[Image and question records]
★ ★ ★

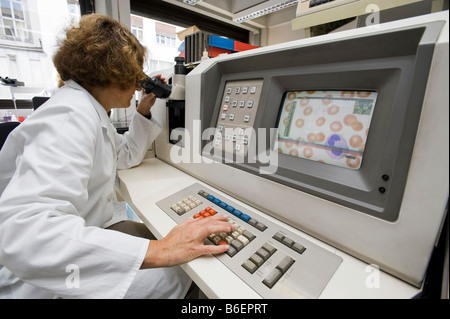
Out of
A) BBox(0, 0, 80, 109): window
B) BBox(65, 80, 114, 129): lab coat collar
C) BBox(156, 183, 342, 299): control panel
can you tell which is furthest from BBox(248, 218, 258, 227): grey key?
BBox(0, 0, 80, 109): window

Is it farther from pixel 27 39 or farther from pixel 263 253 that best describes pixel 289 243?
pixel 27 39

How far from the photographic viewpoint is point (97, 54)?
2.31ft

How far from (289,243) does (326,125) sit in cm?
32

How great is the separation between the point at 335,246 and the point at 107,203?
0.74 metres

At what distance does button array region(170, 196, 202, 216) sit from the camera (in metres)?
0.66

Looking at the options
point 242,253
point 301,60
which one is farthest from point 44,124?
point 301,60

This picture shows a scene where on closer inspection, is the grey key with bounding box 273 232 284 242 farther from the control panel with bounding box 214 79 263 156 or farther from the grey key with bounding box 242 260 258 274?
the control panel with bounding box 214 79 263 156

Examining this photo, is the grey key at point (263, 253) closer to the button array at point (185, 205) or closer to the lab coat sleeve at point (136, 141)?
the button array at point (185, 205)

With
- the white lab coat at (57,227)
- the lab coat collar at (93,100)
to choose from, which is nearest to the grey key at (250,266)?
the white lab coat at (57,227)

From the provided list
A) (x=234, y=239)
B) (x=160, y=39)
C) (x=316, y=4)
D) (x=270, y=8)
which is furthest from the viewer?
(x=160, y=39)

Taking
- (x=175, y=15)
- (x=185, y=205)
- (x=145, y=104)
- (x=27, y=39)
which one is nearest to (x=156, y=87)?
(x=145, y=104)

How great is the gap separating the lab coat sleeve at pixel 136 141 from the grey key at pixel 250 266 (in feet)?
2.74

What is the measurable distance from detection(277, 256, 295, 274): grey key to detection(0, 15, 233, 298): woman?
125 mm

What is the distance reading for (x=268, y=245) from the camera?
0.49 m
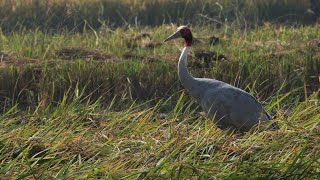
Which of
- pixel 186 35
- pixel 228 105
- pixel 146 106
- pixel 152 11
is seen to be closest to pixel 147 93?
pixel 146 106

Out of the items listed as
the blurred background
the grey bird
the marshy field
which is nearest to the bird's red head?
the marshy field

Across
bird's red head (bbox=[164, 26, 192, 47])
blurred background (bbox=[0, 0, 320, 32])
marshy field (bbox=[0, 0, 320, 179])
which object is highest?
bird's red head (bbox=[164, 26, 192, 47])

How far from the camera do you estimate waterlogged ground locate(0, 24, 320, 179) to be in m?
5.54

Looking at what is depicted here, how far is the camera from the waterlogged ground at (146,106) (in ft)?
18.2

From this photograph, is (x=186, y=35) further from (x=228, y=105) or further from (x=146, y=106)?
(x=228, y=105)

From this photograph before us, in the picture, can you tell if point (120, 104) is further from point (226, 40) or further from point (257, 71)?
point (226, 40)

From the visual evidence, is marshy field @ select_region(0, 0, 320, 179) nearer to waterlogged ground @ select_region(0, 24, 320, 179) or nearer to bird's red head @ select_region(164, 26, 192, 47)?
waterlogged ground @ select_region(0, 24, 320, 179)

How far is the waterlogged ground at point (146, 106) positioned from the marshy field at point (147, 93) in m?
0.01

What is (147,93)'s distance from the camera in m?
9.14

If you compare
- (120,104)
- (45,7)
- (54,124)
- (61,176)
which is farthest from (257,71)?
(45,7)

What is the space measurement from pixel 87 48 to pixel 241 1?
16.4 ft

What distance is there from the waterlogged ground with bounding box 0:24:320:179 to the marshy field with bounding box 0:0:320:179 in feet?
0.04

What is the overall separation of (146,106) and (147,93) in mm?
783

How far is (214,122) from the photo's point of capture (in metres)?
7.04
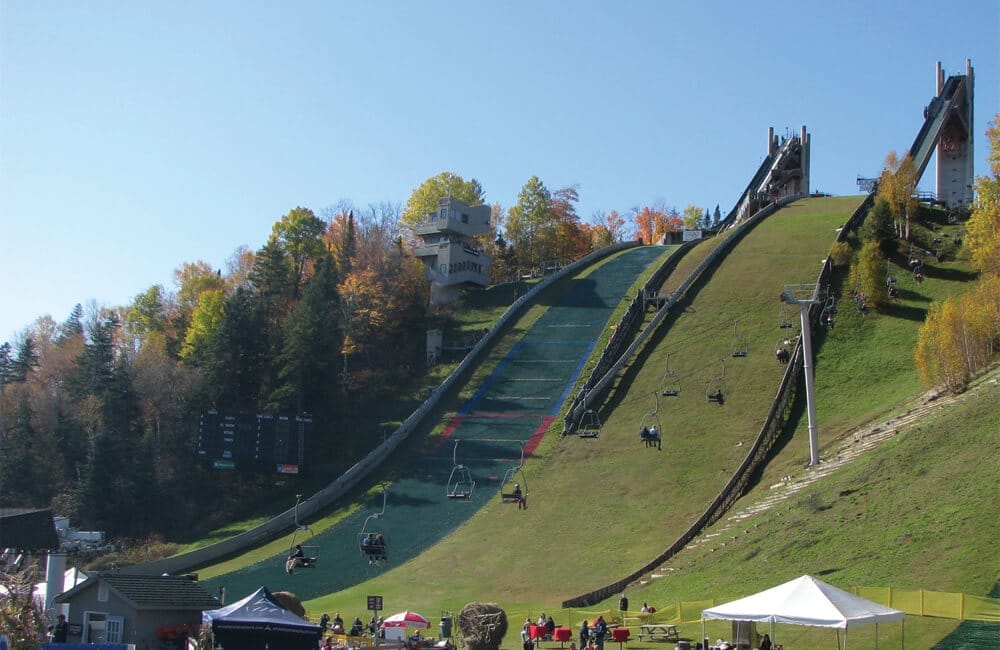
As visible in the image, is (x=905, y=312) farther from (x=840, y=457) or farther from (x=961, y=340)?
(x=840, y=457)

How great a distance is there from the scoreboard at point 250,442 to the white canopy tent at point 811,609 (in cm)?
3468

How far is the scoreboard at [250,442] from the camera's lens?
55625 millimetres

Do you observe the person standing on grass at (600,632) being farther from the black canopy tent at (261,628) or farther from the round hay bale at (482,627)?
the black canopy tent at (261,628)

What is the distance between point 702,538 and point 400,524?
16.0 metres

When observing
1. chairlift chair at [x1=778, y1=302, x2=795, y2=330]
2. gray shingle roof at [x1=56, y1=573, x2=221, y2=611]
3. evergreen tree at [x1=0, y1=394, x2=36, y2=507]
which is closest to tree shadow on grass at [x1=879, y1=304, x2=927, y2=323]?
chairlift chair at [x1=778, y1=302, x2=795, y2=330]

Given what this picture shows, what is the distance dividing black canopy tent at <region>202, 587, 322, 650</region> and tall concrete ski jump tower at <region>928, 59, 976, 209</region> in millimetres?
86880

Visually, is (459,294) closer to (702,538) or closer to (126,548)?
→ (126,548)

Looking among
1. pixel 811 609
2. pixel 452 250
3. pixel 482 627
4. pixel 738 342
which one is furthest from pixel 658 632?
pixel 452 250

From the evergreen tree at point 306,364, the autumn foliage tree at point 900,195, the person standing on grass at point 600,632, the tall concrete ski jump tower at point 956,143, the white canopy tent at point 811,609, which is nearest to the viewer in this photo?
the white canopy tent at point 811,609

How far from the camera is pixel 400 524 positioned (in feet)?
174

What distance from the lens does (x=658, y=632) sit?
31.4 meters

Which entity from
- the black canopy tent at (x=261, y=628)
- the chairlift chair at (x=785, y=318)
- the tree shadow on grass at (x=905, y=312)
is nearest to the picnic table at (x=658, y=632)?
the black canopy tent at (x=261, y=628)

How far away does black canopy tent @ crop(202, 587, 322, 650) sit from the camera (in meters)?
25.3

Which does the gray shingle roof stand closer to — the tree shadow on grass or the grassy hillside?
the grassy hillside
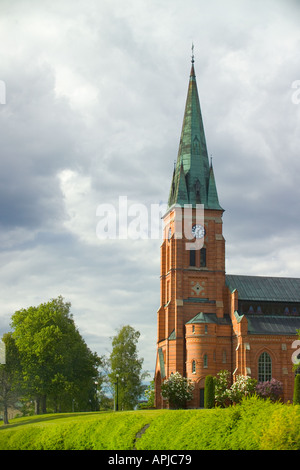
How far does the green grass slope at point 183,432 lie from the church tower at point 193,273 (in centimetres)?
3931

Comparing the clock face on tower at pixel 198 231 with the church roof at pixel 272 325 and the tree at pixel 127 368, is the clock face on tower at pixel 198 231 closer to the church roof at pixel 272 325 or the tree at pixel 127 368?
the church roof at pixel 272 325

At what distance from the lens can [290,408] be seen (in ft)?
94.3

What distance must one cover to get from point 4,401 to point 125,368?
25581mm

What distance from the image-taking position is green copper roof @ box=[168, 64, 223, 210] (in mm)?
82938

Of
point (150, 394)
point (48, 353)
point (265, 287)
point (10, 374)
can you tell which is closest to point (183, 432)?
point (48, 353)

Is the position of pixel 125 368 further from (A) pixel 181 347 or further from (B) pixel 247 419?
(B) pixel 247 419

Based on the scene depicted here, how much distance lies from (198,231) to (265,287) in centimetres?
1246

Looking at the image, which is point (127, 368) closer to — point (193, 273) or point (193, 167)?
point (193, 273)

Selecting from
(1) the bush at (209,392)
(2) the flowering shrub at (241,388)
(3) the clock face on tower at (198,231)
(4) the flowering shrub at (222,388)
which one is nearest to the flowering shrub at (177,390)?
(4) the flowering shrub at (222,388)

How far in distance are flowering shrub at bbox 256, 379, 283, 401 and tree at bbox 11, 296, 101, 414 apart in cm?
2143

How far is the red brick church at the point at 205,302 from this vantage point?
243ft

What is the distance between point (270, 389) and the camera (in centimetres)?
7012

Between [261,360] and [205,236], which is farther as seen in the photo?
[205,236]
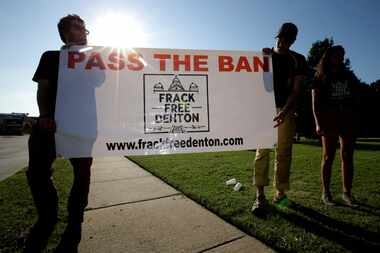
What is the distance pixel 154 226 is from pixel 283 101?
200cm

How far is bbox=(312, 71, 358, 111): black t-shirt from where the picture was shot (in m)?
3.48

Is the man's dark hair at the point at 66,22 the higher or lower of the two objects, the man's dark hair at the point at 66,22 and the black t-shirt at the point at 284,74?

★ ★ ★

▸ Written exercise: Every record above should come back exactly, but without its pictures.

▸ Response to this task:
Out of
A) BBox(0, 0, 80, 109): window
B) BBox(65, 80, 114, 129): lab coat collar
C) BBox(156, 183, 342, 299): control panel
can you tell which is furthest from BBox(248, 218, 258, 227): grey key?
BBox(0, 0, 80, 109): window

Is it farther from pixel 27 39 or farther from pixel 263 253 that best describes pixel 289 243?
pixel 27 39

How far from the photographic viewpoint is point (97, 54)?
2.31ft

How far from (289,243) does (326,125) sit in cm?
32

How great is the separation between the point at 335,246 and the point at 107,203?
0.74 metres

At what distance does button array region(170, 196, 202, 216) sit from the camera (in metres)?
0.66

Looking at the options
point 242,253
point 301,60
which one is farthest from point 44,124?
point 301,60

This picture shows a scene where on closer inspection, is the grey key with bounding box 273 232 284 242 farther from the control panel with bounding box 214 79 263 156 or farther from the grey key with bounding box 242 260 258 274?
the control panel with bounding box 214 79 263 156

Examining this photo, is the grey key at point (263, 253) closer to the button array at point (185, 205) or closer to the lab coat sleeve at point (136, 141)?
the button array at point (185, 205)

With
- the white lab coat at (57,227)
- the lab coat collar at (93,100)
to choose from, which is nearest to the grey key at (250,266)?
the white lab coat at (57,227)

From the provided list
A) (x=234, y=239)
B) (x=160, y=39)
C) (x=316, y=4)
D) (x=270, y=8)
which is furthest from the viewer?
(x=160, y=39)

Taking
- (x=175, y=15)
- (x=185, y=205)
- (x=145, y=104)
- (x=27, y=39)
which one is nearest to (x=156, y=87)?
(x=145, y=104)

How great is the gap separating the lab coat sleeve at pixel 136 141 from the grey key at pixel 250 266 (in feet)?
2.74

What is the measurable distance from detection(277, 256, 295, 274): grey key to detection(0, 15, 233, 298): woman?
125 mm

What is the distance reading for (x=268, y=245) from the camera?
0.49 m
Which of
- pixel 186 35
- pixel 228 105
- pixel 146 106
- pixel 152 11
is seen to be closest to pixel 147 93?
pixel 146 106

Out of the items listed as
the blurred background
the grey bird
the marshy field
which is nearest to the bird's red head?
the marshy field

Across
bird's red head (bbox=[164, 26, 192, 47])
blurred background (bbox=[0, 0, 320, 32])
marshy field (bbox=[0, 0, 320, 179])
which object is highest?
bird's red head (bbox=[164, 26, 192, 47])

How far from the camera do you estimate waterlogged ground locate(0, 24, 320, 179) to be in m?
5.54

Looking at what is depicted here, how far is the camera from the waterlogged ground at (146,106) (in ft)?
18.2

From this photograph, is (x=186, y=35) further from (x=228, y=105) or further from (x=146, y=106)?
(x=228, y=105)

From this photograph before us, in the picture, can you tell if point (120, 104) is further from point (226, 40) or further from point (257, 71)?
point (226, 40)

From the visual evidence, is marshy field @ select_region(0, 0, 320, 179) nearer to waterlogged ground @ select_region(0, 24, 320, 179) or nearer to bird's red head @ select_region(164, 26, 192, 47)?
waterlogged ground @ select_region(0, 24, 320, 179)

How far is the waterlogged ground at point (146, 106) positioned from the marshy field at point (147, 93) in m?
0.01

What is (147,93)'s distance from the camera in m?
9.14

If you compare
- (120,104)
- (45,7)
- (54,124)
- (61,176)
which is farthest from (257,71)?
(45,7)

What is the space measurement from pixel 87 48 to pixel 241 1?
16.4 ft

What distance is there from the waterlogged ground with bounding box 0:24:320:179 to the marshy field with bounding box 0:0:320:179 in feet?
0.04

What is the overall separation of (146,106) and (147,93) in mm?
783

How far is (214,122) from the photo's point of capture (in metres)?
7.04
As visible in the image, is (x=905, y=312) farther from (x=840, y=457) or farther from (x=961, y=340)?
(x=840, y=457)

How great a distance is there from the scoreboard at point 250,442 to the white canopy tent at point 811,609 (in cm)?
3468

How far is the scoreboard at [250,442] from the camera's lens?
55625 millimetres

Do you observe the person standing on grass at (600,632) being farther from the black canopy tent at (261,628) or farther from the round hay bale at (482,627)?
the black canopy tent at (261,628)

What is the distance between point 702,538 and point 400,524?
16.0 metres

When observing
1. chairlift chair at [x1=778, y1=302, x2=795, y2=330]
2. gray shingle roof at [x1=56, y1=573, x2=221, y2=611]
3. evergreen tree at [x1=0, y1=394, x2=36, y2=507]
which is closest to tree shadow on grass at [x1=879, y1=304, x2=927, y2=323]?
chairlift chair at [x1=778, y1=302, x2=795, y2=330]

Given what this picture shows, what is the distance dividing black canopy tent at <region>202, 587, 322, 650</region> and tall concrete ski jump tower at <region>928, 59, 976, 209</region> in millimetres?
86880

Visually, is (459,294) closer to (702,538) or closer to (126,548)?
→ (126,548)

Looking among
1. pixel 811 609
2. pixel 452 250
3. pixel 482 627
4. pixel 738 342
which one is furthest from pixel 658 632?
pixel 452 250

From the evergreen tree at point 306,364, the autumn foliage tree at point 900,195, the person standing on grass at point 600,632, the tall concrete ski jump tower at point 956,143, the white canopy tent at point 811,609, which is nearest to the viewer in this photo?
the white canopy tent at point 811,609

How far from the camera is pixel 400 524 positioned (in feet)?
174

What distance from the lens does (x=658, y=632) sit?
31.4 meters

Which entity from
- the black canopy tent at (x=261, y=628)
- the chairlift chair at (x=785, y=318)
- the tree shadow on grass at (x=905, y=312)
is nearest to the picnic table at (x=658, y=632)?
the black canopy tent at (x=261, y=628)

How far away does black canopy tent @ crop(202, 587, 322, 650) sit from the camera (in meters)?
25.3

Which does the gray shingle roof stand closer to — the tree shadow on grass or the grassy hillside?
the grassy hillside
How far does the green grass slope at point 183,432 lie from the church tower at point 193,273 (in centimetres)?
3931

Comparing the clock face on tower at pixel 198 231 with the church roof at pixel 272 325 and the tree at pixel 127 368, is the clock face on tower at pixel 198 231 closer to the church roof at pixel 272 325 or the tree at pixel 127 368?
the church roof at pixel 272 325

At what distance from the lens can [290,408] be seen (in ft)?
94.3

What distance must one cover to get from point 4,401 to point 125,368?
25581mm

What distance from the image-taking position is green copper roof @ box=[168, 64, 223, 210] (in mm)?
82938

Of
point (150, 394)
point (48, 353)
point (265, 287)
point (10, 374)
can you tell which is closest to point (183, 432)?
point (48, 353)

Is the position of pixel 125 368 further from (A) pixel 181 347 or further from (B) pixel 247 419?
(B) pixel 247 419

Based on the scene depicted here, how much distance lies from (198,231) to (265,287) in centimetres?
1246

Looking at the image, which is point (127, 368) closer to — point (193, 273) or point (193, 167)?
point (193, 273)

Selecting from
(1) the bush at (209,392)
(2) the flowering shrub at (241,388)
(3) the clock face on tower at (198,231)
(4) the flowering shrub at (222,388)
which one is nearest to the flowering shrub at (177,390)?
(4) the flowering shrub at (222,388)

How far in distance are flowering shrub at bbox 256, 379, 283, 401 and tree at bbox 11, 296, 101, 414 apart in cm?
2143

How far is the red brick church at the point at 205,302 from this vantage point?
243ft

What is the distance between point (270, 389) and the camera (in centimetres)?
7012

Between [261,360] and [205,236], which is farther as seen in the photo?
[205,236]
What is the distance pixel 154 226 is from pixel 283 101?
200cm

How far is bbox=(312, 71, 358, 111): black t-shirt from where the picture was shot (in m)?
3.48

Is the man's dark hair at the point at 66,22 the higher or lower of the two objects, the man's dark hair at the point at 66,22 and the black t-shirt at the point at 284,74?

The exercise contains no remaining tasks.